Data items
____

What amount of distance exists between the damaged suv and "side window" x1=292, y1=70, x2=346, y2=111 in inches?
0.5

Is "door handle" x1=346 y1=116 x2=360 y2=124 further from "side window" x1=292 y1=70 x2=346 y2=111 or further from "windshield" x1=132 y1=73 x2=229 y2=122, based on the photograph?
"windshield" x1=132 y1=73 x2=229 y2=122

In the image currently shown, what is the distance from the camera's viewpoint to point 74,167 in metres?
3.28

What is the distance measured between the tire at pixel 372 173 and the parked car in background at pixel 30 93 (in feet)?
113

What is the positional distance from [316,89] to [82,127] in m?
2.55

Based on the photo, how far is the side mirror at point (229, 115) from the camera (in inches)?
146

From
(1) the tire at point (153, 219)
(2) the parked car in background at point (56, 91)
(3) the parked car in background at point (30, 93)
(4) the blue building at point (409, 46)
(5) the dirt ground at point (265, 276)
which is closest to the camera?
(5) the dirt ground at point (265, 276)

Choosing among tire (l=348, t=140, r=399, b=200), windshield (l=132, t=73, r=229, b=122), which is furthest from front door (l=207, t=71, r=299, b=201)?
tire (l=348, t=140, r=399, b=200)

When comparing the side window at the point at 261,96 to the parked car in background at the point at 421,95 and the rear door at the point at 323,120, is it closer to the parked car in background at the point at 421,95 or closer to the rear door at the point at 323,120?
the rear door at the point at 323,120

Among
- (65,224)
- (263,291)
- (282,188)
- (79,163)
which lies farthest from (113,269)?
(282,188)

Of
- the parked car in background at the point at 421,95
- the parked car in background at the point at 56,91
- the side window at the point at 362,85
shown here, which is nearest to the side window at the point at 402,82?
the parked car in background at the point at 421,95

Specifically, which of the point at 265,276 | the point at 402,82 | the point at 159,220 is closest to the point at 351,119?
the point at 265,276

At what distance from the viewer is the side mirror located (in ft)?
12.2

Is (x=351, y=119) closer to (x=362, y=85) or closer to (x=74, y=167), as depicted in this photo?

____

#### [Aim]
Repeat exactly the lines starting at the line with "What is the positional" and ending with the final line of the entries. Include nothing else.

#### [Output of the exercise]
What is the positional distance from [316,89] to [82,127] in m?
2.55

Based on the photo, how far is the side mirror at point (229, 115) from the camera (in inches)?
146

From
(1) the tire at point (153, 219)
(2) the parked car in background at point (56, 91)
(3) the parked car in background at point (30, 93)
(4) the blue building at point (409, 46)
(5) the dirt ground at point (265, 276)
which is closest to the camera?
(5) the dirt ground at point (265, 276)

Choosing among tire (l=348, t=140, r=399, b=200), windshield (l=132, t=73, r=229, b=122), which is furthest from front door (l=207, t=71, r=299, b=201)?
tire (l=348, t=140, r=399, b=200)

When comparing the side window at the point at 261,96 to the parked car in background at the point at 421,95 and the rear door at the point at 323,120, is it closer to the parked car in background at the point at 421,95 or closer to the rear door at the point at 323,120?
the rear door at the point at 323,120

Among
- (65,224)
- (263,291)
- (282,188)
- (79,163)
which lies farthest from (113,269)?
(282,188)

Of
- the parked car in background at the point at 421,95
- the parked car in background at the point at 56,91
- the side window at the point at 362,85
shown here, which is nearest to the side window at the point at 402,82?
the parked car in background at the point at 421,95

Specifically, which of the point at 265,276 | the point at 402,82 | the point at 159,220 is closest to the point at 351,119?
the point at 265,276

At what distance from the viewer is the side mirror located (in ft)?
12.2

Is (x=351, y=119) closer to (x=362, y=85) or closer to (x=74, y=167), as depicted in this photo?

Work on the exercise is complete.